Going through my own fighter training (I flew the F-15E), the great low speed handling of the mig-21 was attributed to it having a delta wing with a conventional tail. The F-15 wing was described essentially as a modified delta in order to retain the positive attributes of the delta wing (primarily high lift due to vortices generated near the root and interactions between the wing shoulder, wing root, and vortices effects on the twin vert stabs), without completely giving in to the very high drag you get when you put a pure delta wing up at high AOA. The tailed delta maintains maneuverability at low speed and high AOA without suffering from the drag losses a pure delta has. Same decision with the F-16, except of course the relaxed stability was intended to permit the pilot to consistently fly right up to the aero limits without crossing them, giving some margin of performance advantage to other acft with similar aero characteristics but with conventional stability and non-FBW controls.
In actual flight, the F-15 does have some of the characteristics of a delta wing planform. Specifically, the enormous increase of drag above a certain AOA without losing all the lift (the very flat stall curve typical of a delta planform), while maintaining controllability and pitch authority, are characteristics of a tailed delta.
The point being that you can dispute the terminology used by established experts in the field (NASA) without establishing your own credibility, because this is the internet of course. On the other hand, nobody's gonna give you any credit and you come off looking like an argumentative armchair internet warrior. Actually flying the aircraft and receiving both theoretical and hands-on training on what the actual practical differences mean in real-life goes beyond looking at a simple diagram and proclaiming that it is or is not "pure" anything, and yet you dispute the value of actual hands-on practical experience in the field.
And here's the bottom line - Whether you call it "swept" or "modified cropped delta", planforms like the F-15 maintain many of the flight characteristics of a delta wing while taking advantage of having a conventional tail and other planform modifications to address the drawbacks of a pure tailless delta planform. The F-15 handles more like a plane with a delta wing than it does like a plane with a swept wing, which is why the experts in the USAF describe it using the word "delta" not "swept". Because in both theory and practice, the F-15E wing planform has more in common with a delta wing than it does with a swept wing.
Feel free to establish your credentials and explain why your half-century of experience tells you that the modified cropped delta wing of the F-15 is actually "swept". I'm not proud, I'll listen to your opinion if you have info I don't have or a logical argument more detailed than "it isn't any sort of delta because it isn't an exact triangle".
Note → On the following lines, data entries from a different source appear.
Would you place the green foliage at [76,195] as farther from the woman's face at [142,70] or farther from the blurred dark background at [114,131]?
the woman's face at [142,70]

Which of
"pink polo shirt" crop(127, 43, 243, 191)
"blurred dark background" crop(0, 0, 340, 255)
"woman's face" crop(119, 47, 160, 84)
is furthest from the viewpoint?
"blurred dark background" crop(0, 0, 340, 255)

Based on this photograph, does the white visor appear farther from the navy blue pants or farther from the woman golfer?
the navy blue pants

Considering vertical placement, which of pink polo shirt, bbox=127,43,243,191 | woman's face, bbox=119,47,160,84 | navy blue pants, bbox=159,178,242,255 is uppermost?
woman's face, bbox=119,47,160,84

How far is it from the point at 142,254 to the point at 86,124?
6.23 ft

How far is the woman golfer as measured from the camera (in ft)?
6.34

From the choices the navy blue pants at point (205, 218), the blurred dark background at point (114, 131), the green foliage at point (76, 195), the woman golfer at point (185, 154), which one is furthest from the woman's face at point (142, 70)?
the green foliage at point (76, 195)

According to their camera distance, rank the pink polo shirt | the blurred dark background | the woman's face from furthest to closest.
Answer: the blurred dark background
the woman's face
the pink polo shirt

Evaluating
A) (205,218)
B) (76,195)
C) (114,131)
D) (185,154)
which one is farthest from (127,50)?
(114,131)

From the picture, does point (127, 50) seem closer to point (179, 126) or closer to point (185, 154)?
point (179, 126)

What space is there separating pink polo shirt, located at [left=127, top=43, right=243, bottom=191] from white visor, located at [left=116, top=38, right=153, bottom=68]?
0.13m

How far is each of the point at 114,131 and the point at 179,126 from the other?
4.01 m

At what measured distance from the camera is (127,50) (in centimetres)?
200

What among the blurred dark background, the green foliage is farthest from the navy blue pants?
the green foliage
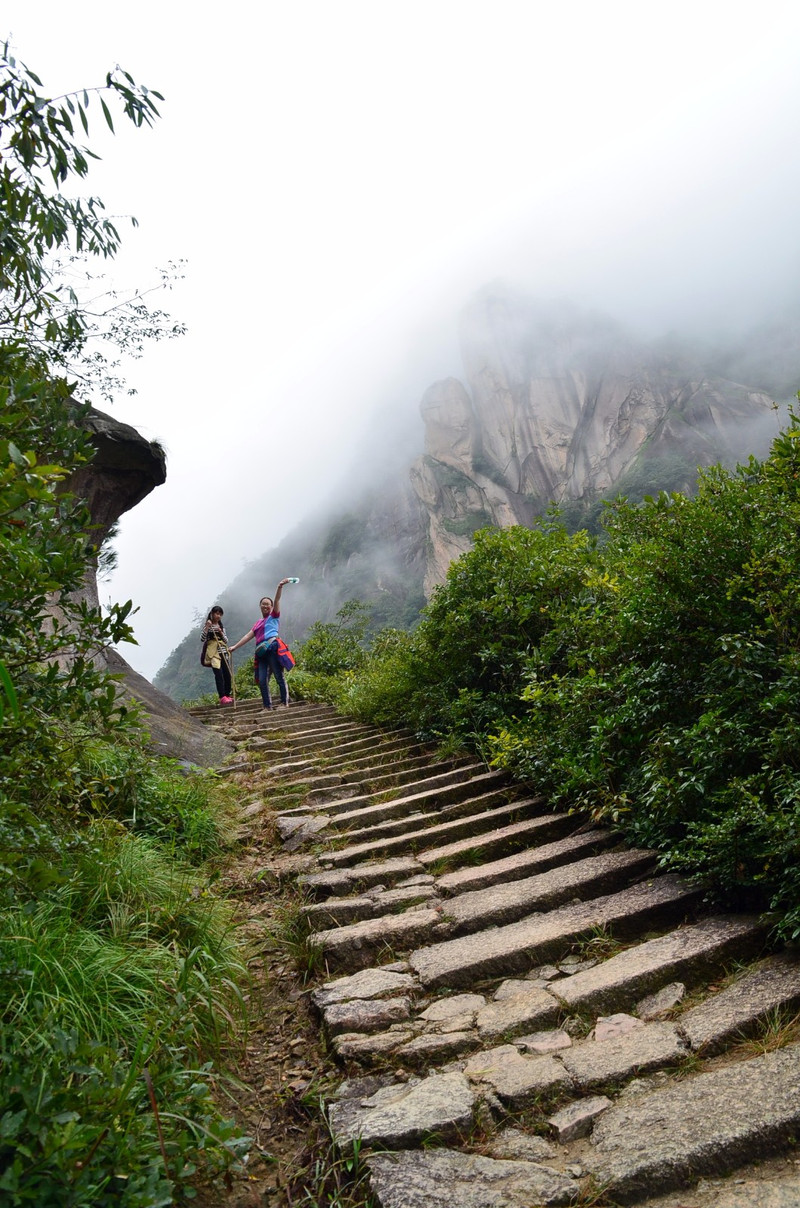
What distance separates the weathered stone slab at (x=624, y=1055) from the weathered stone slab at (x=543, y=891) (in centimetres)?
86

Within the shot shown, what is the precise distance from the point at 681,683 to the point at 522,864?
118 centimetres

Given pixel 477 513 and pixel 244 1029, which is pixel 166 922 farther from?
pixel 477 513

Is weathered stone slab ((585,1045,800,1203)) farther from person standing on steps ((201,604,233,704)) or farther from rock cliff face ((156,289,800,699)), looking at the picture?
rock cliff face ((156,289,800,699))

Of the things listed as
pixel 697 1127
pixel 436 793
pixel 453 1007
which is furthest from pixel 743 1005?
pixel 436 793

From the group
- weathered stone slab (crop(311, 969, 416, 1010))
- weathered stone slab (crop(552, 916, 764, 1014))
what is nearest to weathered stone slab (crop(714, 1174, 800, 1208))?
weathered stone slab (crop(552, 916, 764, 1014))

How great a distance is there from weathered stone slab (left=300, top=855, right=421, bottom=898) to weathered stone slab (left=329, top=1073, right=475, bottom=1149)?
1.43 m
And back on topic... A description of the F-4 planform is here:
https://books.google.com/books?id=twH0AwAAQBAJ&pg=PA31&lpg=PA31&dq=WEFT+description+F-4&source=bl&ots=e7J9q7FDli&sig=qYE4y3Ytzz7OYf-oNYHp32aJAQw&hl=en&sa=X&ved=0ahUKEwj0z4-5jMzRAhVL2GMKHSHzAoMQ6AEIJjAE#v=onepage&q=WEFT%20description%20F-4&f=false(edit - that book has multiple errors throughout, however it still illustrates the usefulness of using certain descriptive terms in an inexact world)
Sorry for the ugly URL, not sure how to shorten that. If the link doesn't work, the description given is "Low-mounted, swept-back, and semi-delta with square tips. Positive slanted wing tips. There is a saw-tooth in leading edges of the wings." The trailing edge does indeed sweep, however the overall planform and difference between leading and trailing edge sweep is significantly different to the traditional swept wing planform for almost all aircraft that went before the F-4 phantom, which shows that aerodynamic thinking at the time was leaning in the direction of the efficiencies and benefits of the tailed-delta planform on fighter aircraft and away from the early swept designs that the US had been using with early aircraft such as the F-86 and many of the century series aircraft. The F-15, F-16, and others are clear examples that the delta planform, modified to address some of the drawbacks to a pure delta wing, had benefits that were very apparent to designers at the time.
By the way, that book I linked in the url uses the word "delta" in its wing description of the F-16, F-18, and F-15. The F-15 is called "semi-delta with angular, blunt tips."
Lots of experts, lots of use of the word "delta". Maybe in actual use, a "delta" wing planform description isn't only a pure geometrical triangle when drawn on a line diagram.